# [What is expected]
Your answer should consist of the lines below that hold the word "site".

(Dataset entries)

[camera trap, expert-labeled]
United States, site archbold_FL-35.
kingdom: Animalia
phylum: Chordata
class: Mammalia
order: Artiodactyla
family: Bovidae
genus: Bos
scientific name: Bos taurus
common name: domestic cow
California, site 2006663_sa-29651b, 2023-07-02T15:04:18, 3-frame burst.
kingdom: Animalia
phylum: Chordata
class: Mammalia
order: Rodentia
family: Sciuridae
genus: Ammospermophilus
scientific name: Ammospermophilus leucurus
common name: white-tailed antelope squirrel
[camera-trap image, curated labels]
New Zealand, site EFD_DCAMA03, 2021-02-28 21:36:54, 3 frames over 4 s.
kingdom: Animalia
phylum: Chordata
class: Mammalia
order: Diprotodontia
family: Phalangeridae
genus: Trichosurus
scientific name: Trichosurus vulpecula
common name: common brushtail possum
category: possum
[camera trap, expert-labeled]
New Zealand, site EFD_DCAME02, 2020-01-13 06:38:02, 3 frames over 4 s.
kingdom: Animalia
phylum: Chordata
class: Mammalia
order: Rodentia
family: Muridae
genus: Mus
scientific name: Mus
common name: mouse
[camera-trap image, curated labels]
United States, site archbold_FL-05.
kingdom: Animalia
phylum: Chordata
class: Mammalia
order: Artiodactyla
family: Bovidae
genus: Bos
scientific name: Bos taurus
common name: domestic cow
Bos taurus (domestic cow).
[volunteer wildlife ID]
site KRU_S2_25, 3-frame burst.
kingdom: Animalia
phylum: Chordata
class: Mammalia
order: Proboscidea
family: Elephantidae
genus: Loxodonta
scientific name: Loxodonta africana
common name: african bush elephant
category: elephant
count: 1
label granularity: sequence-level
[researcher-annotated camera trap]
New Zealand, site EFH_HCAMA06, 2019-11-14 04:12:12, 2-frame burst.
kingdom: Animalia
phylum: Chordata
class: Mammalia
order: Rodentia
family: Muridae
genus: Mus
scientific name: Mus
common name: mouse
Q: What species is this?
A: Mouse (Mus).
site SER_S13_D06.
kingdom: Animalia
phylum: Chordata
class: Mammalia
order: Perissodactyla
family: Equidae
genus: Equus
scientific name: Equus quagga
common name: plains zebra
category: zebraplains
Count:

# [Reply to the task]
United States, site archbold_FL-35.
California, site 2006663_sa-29651b, 2023-07-02T15:04:18, 3-frame burst.
New Zealand, site EFD_DCAMA03, 2021-02-28 21:36:54, 3 frames over 4 s.
New Zealand, site EFD_DCAME02, 2020-01-13 06:38:02, 3 frames over 4 s.
United States, site archbold_FL-05.
site KRU_S2_25, 3-frame burst.
New Zealand, site EFH_HCAMA06, 2019-11-14 04:12:12, 2-frame burst.
site SER_S13_D06.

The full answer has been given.